*** Data rows

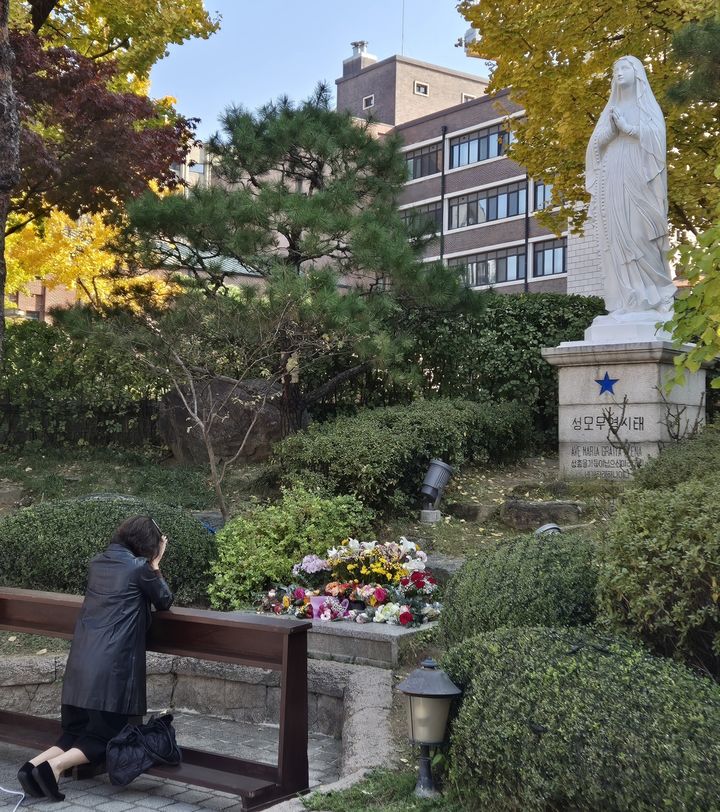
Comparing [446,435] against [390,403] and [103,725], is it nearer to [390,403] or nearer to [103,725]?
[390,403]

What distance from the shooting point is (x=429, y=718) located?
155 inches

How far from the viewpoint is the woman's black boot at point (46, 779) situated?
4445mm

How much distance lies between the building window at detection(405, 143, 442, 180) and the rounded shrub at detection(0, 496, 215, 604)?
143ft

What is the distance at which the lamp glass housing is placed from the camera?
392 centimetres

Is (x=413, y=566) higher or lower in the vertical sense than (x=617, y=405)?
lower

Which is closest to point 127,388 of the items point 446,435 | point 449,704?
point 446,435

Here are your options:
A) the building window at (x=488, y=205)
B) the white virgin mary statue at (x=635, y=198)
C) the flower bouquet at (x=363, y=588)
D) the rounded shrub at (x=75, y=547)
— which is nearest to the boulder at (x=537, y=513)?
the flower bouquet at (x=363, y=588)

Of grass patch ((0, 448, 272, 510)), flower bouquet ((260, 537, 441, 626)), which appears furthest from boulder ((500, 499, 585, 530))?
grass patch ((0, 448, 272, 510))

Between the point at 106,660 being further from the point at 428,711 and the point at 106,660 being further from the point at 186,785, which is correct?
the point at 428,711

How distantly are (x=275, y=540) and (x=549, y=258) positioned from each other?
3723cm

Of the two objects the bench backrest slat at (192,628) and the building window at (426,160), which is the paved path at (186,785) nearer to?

******
*** Data rows

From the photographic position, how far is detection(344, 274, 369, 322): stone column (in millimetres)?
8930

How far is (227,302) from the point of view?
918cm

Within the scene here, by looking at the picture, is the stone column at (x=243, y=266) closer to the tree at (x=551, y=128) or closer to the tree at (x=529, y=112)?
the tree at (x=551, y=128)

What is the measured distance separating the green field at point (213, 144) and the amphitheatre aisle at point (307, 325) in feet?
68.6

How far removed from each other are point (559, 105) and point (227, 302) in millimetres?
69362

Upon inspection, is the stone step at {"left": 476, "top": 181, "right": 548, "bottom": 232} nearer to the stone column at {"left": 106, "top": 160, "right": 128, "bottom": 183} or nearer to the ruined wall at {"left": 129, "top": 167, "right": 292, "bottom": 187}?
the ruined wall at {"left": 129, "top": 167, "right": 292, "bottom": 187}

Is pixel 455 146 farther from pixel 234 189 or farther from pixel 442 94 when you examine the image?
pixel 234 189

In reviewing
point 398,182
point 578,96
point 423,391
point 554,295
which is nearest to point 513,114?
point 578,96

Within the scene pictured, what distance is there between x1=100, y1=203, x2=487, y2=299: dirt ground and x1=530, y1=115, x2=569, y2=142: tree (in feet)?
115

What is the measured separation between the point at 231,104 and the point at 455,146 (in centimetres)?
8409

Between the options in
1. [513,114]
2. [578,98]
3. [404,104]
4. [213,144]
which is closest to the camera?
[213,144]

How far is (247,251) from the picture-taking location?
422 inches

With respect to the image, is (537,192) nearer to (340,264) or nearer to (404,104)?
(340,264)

******

Edit the material from the line containing "Comparing [446,435] against" to the line containing "Of the two objects" by replacing "rounded shrub" with "round shrub", and give those lines with everything else unchanged.

The answer:
Comparing [446,435] against [390,403] and [103,725], is it nearer to [390,403] or nearer to [103,725]?
[390,403]

What distance from the shooting point is (x=429, y=718) located?
155 inches

How far from the viewpoint is the woman's black boot at point (46, 779) situated?
4445mm

How much distance lies between the building window at detection(405, 143, 442, 180) and the round shrub at detection(0, 496, 215, 604)?
143ft

What is the distance at which the lamp glass housing is placed from the camera?
392 centimetres

Is (x=413, y=566) higher or lower in the vertical sense than (x=617, y=405)?
lower

Which is closest to point 127,388 of the items point 446,435 | point 449,704?
point 446,435

Here are your options:
A) the building window at (x=488, y=205)
B) the white virgin mary statue at (x=635, y=198)
C) the flower bouquet at (x=363, y=588)
D) the round shrub at (x=75, y=547)
— which is nearest to the boulder at (x=537, y=513)?
the flower bouquet at (x=363, y=588)

Of grass patch ((0, 448, 272, 510)), flower bouquet ((260, 537, 441, 626)), which appears furthest from boulder ((500, 499, 585, 530))?
grass patch ((0, 448, 272, 510))

Between the point at 106,660 being further from the point at 428,711 and the point at 106,660 being further from the point at 186,785, which is correct?
the point at 428,711

How distantly are (x=275, y=540) and (x=549, y=258) positioned from each other?
3723cm

Of the two objects the bench backrest slat at (192,628) and the building window at (426,160), which is the paved path at (186,785) nearer to?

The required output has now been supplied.